Nordamerika

USA: 15 Millionen Impfstoffdosen von Johnson & Johnson durch Rezepturfehler verdorben

Mitarbeitern im Johnson & Johnson-Werk in Baltimore ist beim Mischen der Inhaltsstoffe des Corona-Impfstoffs ein grober Fehler unterlaufen. Dies führte zum Verlust von 15 Millionen Dosen des Arzneimittels. Die US-Arzneimittelbehörde führt eine Überprüfung durch.
USA: 15 Millionen Impfstoffdosen von Johnson & Johnson durch Rezepturfehler verdorbenQuelle: Gettyimages.ru © Artur Widak

Vor einigen Wochen haben Mitarbeiter des US-amerikanischen Johnson & Johnson-Werks in Baltimore beim Mischen der Inhaltsstoffe des Coronavirus-Impfstoffs einen Fehler gemacht, der zum Verlust von 15 Millionen Dosen des Arzneimittels führte. Dies berichtet die Zeitung The New York Times.

Über den Verlust von 15 Millionen Dosen des Arzneimittels aufgrund eines Produktionsfehlers schreibt auch Bloomberg unter Berufung auf Quellen.

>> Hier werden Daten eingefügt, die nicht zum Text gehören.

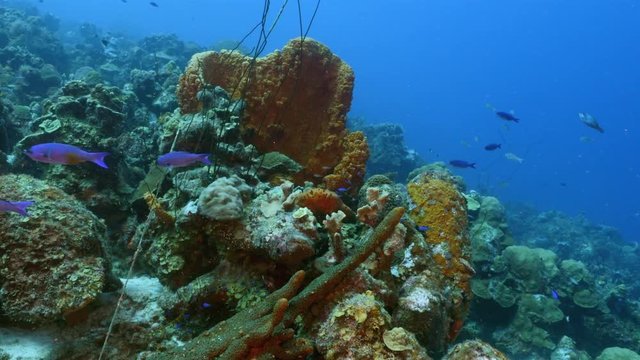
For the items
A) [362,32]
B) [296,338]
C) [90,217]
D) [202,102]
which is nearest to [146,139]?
[202,102]

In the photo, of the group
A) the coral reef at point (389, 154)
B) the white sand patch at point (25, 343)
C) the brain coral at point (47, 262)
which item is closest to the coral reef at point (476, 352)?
the brain coral at point (47, 262)

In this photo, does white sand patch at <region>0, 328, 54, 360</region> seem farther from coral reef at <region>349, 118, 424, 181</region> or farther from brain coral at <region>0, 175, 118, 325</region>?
coral reef at <region>349, 118, 424, 181</region>

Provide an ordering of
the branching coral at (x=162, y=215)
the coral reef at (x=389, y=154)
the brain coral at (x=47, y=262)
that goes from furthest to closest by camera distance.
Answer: the coral reef at (x=389, y=154)
the branching coral at (x=162, y=215)
the brain coral at (x=47, y=262)

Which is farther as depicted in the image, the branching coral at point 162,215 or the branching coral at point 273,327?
the branching coral at point 162,215

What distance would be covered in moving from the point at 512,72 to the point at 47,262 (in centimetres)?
17459

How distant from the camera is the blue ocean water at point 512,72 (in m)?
97.9

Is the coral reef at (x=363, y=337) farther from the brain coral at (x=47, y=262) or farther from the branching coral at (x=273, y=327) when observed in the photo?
the brain coral at (x=47, y=262)

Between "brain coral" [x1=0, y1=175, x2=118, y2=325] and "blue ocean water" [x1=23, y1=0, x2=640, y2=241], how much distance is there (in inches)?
3181

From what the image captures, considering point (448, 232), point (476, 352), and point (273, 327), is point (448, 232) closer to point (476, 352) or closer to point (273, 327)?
point (476, 352)

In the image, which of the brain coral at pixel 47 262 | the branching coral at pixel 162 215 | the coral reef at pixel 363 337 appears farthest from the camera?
the branching coral at pixel 162 215

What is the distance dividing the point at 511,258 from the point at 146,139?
915 cm

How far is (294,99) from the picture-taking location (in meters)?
6.22

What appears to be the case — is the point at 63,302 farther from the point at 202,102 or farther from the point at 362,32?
the point at 362,32

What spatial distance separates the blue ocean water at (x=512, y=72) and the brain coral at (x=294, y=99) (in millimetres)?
77308
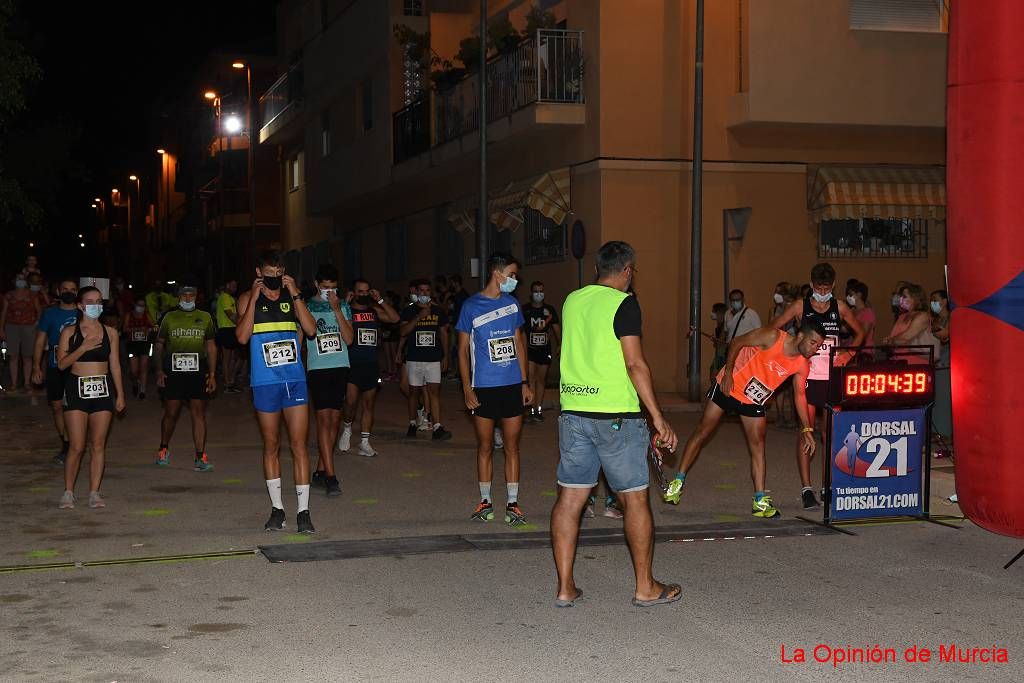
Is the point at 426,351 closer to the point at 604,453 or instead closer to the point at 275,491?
the point at 275,491

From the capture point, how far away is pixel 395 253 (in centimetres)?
3562

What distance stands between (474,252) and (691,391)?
9.33 meters

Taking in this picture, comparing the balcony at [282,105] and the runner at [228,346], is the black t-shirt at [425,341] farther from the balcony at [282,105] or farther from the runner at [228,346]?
the balcony at [282,105]

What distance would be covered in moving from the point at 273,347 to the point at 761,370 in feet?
11.8

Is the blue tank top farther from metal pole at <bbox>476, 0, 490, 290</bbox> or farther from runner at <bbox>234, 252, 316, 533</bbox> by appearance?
metal pole at <bbox>476, 0, 490, 290</bbox>

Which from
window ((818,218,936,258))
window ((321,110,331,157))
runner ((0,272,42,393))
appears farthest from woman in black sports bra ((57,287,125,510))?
window ((321,110,331,157))

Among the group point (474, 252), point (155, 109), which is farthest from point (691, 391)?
point (155, 109)

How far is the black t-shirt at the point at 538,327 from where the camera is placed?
18234 mm

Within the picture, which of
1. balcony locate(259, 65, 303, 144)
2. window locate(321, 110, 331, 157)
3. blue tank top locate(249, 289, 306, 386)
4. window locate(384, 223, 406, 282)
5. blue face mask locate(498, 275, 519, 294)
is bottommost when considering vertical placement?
blue tank top locate(249, 289, 306, 386)

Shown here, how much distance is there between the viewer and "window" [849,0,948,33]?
75.1 feet

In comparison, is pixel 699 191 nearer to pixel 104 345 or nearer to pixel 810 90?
pixel 810 90

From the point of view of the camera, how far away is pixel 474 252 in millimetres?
29531

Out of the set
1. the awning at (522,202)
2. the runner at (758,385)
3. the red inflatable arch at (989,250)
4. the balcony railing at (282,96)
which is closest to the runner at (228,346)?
the awning at (522,202)

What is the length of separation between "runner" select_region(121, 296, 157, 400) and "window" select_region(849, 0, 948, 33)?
13.0 m
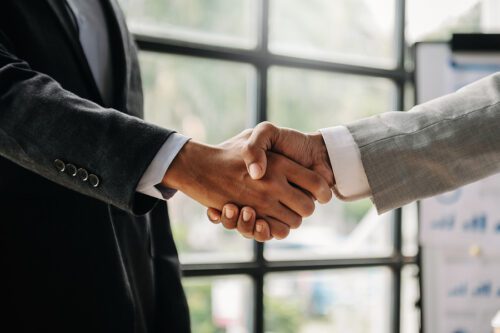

Der Vorfall hat sich laut der Nachrichtenagentur bei Emergent BioSolutions ereignet, einem Unternehmen, das von der US-Behörde für Lebens- und Arzneimittel (FDA) für die Herstellung des Johnson & Johnson-Impfstoffs nicht zertifiziert wurde.

Johnson & Johnson teilte mit, die Charge des Arzneimittels habe die Qualitätsprüfung nicht bestanden. Unternehmenssprecher Jake Sargent sagte:

"Während des Qualitätskontrollprozesses bei Emergent BioSolutions wurde eine Charge von Arzneimittelsubstanzen identifiziert, die nicht den Standards entspricht."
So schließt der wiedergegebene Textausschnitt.